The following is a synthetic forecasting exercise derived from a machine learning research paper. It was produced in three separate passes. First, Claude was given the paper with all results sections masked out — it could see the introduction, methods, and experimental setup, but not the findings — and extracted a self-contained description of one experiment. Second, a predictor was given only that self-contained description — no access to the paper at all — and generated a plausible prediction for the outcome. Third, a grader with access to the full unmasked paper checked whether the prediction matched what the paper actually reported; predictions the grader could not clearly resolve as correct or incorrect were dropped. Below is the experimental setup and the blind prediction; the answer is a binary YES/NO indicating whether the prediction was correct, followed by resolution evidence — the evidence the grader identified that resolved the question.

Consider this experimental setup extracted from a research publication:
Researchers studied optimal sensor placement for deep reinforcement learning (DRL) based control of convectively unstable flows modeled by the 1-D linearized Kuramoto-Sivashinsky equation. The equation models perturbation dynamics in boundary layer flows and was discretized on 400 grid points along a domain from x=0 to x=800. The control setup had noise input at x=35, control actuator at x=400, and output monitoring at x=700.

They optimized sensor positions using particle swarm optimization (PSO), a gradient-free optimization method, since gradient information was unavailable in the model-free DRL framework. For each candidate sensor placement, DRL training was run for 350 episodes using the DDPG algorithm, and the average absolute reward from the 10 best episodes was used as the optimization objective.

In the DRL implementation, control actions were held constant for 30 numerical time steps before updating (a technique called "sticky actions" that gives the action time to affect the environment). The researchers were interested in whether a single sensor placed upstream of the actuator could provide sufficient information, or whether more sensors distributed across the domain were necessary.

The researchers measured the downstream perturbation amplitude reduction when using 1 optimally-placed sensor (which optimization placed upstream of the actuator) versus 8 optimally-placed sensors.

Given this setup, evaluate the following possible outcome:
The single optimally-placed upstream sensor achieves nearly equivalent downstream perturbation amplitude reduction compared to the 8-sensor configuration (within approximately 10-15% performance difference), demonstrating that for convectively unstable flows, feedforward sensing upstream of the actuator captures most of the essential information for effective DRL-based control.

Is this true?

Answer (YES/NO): NO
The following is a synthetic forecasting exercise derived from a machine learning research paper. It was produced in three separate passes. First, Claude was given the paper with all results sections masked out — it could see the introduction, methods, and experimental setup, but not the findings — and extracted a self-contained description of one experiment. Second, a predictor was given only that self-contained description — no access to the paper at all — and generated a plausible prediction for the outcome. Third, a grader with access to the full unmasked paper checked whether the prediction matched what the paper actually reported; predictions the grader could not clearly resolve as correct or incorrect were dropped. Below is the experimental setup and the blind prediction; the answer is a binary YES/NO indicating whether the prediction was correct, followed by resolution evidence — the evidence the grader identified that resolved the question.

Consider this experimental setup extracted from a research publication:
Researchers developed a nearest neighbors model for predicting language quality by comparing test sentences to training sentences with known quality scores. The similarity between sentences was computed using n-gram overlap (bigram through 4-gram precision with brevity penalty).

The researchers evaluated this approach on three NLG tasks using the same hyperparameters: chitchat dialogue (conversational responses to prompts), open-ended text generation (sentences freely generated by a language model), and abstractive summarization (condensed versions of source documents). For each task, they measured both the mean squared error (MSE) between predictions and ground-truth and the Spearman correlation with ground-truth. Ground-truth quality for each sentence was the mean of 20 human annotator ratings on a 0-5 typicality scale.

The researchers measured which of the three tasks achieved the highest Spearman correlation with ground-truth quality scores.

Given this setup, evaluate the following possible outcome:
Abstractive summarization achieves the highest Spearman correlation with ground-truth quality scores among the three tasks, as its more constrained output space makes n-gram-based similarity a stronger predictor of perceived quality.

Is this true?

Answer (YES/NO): NO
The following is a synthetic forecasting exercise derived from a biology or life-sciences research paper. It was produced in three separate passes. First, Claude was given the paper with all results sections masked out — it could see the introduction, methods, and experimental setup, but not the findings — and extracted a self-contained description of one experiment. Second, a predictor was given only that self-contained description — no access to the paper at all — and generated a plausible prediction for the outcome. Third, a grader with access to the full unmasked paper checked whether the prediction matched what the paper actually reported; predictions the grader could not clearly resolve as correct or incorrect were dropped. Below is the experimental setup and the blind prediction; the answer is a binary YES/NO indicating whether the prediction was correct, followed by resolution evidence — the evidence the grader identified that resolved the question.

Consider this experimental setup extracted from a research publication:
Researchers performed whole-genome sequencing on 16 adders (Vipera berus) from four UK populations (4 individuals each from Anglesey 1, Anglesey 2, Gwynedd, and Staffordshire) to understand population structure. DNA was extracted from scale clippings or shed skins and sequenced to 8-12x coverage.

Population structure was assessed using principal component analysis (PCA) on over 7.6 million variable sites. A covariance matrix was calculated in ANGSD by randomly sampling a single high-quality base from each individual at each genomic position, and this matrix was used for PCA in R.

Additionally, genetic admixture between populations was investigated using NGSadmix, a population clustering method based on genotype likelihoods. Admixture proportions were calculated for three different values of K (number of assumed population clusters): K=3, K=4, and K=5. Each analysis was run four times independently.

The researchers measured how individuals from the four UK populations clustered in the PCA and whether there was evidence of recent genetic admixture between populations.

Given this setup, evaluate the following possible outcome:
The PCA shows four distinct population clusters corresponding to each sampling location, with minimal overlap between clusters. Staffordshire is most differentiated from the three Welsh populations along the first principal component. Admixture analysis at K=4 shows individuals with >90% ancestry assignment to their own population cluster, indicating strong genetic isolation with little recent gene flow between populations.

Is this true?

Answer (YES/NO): NO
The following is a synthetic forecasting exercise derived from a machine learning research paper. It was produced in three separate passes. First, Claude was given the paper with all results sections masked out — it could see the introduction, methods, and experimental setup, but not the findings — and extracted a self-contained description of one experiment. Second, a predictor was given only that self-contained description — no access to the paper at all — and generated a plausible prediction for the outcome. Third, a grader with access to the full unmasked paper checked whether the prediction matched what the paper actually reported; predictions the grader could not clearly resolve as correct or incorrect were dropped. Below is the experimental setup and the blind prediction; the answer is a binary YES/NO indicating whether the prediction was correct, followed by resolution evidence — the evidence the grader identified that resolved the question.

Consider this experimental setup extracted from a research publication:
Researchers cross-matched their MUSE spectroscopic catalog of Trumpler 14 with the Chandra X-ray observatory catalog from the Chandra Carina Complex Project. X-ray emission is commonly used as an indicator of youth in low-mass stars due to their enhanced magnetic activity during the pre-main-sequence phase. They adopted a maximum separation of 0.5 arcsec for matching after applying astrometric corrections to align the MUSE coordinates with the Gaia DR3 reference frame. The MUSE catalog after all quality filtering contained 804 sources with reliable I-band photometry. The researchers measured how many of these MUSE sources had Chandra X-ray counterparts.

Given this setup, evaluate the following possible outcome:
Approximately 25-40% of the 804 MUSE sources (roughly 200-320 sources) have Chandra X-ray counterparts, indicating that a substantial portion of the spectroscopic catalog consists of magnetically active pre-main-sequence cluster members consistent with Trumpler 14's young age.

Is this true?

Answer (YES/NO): YES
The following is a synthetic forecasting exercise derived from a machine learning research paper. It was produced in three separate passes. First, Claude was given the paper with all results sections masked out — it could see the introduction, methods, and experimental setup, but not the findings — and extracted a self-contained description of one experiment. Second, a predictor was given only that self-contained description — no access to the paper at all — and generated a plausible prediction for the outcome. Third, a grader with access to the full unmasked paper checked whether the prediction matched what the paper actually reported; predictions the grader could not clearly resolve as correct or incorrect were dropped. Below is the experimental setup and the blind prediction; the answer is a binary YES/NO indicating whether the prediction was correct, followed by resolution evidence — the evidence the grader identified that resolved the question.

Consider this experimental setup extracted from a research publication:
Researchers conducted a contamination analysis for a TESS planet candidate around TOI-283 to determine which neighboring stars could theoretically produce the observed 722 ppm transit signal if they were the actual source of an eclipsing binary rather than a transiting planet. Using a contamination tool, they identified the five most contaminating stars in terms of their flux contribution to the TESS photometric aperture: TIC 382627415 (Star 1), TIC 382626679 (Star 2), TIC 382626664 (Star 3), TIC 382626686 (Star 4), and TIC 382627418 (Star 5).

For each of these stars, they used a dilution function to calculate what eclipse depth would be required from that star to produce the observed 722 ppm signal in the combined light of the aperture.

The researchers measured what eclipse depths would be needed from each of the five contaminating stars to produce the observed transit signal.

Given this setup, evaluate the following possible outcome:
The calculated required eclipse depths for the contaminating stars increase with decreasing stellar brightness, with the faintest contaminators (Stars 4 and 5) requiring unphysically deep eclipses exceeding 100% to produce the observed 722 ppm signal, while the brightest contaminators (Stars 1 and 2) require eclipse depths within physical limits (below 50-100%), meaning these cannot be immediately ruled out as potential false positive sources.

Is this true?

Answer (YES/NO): NO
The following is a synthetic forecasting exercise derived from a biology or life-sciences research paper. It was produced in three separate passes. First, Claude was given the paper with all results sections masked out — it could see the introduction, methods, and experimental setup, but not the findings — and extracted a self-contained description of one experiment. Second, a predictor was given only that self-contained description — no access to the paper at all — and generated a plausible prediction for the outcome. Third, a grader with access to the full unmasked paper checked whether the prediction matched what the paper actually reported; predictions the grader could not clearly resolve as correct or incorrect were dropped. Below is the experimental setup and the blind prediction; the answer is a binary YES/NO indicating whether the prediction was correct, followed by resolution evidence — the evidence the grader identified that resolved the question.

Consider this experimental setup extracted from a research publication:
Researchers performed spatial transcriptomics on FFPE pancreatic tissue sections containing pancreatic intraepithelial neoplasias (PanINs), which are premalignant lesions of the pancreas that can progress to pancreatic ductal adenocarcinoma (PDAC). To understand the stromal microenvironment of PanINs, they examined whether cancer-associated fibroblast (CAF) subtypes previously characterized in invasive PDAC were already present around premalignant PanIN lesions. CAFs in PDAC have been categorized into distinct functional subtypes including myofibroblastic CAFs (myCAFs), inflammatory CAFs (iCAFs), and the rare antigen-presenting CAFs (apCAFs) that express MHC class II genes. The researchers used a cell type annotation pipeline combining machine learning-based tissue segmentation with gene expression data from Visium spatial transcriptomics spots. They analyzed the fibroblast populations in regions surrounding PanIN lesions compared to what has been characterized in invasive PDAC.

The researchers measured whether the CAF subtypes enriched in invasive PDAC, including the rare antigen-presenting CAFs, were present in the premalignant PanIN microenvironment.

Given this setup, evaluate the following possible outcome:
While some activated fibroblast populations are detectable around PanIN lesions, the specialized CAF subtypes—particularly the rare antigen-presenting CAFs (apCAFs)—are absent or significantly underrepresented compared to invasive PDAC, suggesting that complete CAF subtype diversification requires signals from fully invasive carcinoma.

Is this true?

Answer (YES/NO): NO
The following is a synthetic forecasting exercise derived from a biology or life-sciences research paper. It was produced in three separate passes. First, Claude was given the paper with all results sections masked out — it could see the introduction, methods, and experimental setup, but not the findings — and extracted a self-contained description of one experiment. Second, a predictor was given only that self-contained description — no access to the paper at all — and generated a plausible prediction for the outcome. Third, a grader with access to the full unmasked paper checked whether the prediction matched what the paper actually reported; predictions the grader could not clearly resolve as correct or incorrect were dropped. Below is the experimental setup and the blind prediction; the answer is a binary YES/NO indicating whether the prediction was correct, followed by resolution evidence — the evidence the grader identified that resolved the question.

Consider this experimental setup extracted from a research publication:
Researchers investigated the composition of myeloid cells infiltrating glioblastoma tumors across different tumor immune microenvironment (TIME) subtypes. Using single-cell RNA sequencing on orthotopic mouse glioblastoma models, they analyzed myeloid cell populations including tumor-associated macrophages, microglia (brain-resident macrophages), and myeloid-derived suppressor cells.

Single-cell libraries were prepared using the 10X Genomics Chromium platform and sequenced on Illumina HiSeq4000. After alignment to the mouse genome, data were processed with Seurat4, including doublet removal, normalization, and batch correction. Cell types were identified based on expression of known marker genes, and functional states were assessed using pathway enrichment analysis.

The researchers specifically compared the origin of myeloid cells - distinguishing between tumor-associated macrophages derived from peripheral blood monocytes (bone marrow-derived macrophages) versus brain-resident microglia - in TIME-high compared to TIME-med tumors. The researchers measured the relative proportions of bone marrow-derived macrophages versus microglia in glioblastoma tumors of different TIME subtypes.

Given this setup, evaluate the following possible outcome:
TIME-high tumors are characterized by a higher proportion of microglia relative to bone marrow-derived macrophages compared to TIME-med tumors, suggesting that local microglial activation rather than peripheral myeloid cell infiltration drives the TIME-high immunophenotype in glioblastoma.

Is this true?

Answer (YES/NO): NO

----

The lines that mention the word "transit" should be pulled from the records above.

Researchers conducted a contamination analysis for a TESS planet candidate around TOI-283 to determine which neighboring stars could theoretically produce the observed 722 ppm transit signal if they were the actual source of an eclipsing binary rather than a transiting planet. Using a contamination tool, they identified the five most contaminating stars in terms of their flux contribution to the TESS photometric aperture: TIC 382627415 (Star 1), TIC 382626679 (Star 2), TIC 382626664 (Star 3), TIC 382626686 (Star 4), and TIC 382627418 (Star 5).
The researchers measured what eclipse depths would be needed from each of the five contaminating stars to produce the observed transit signal.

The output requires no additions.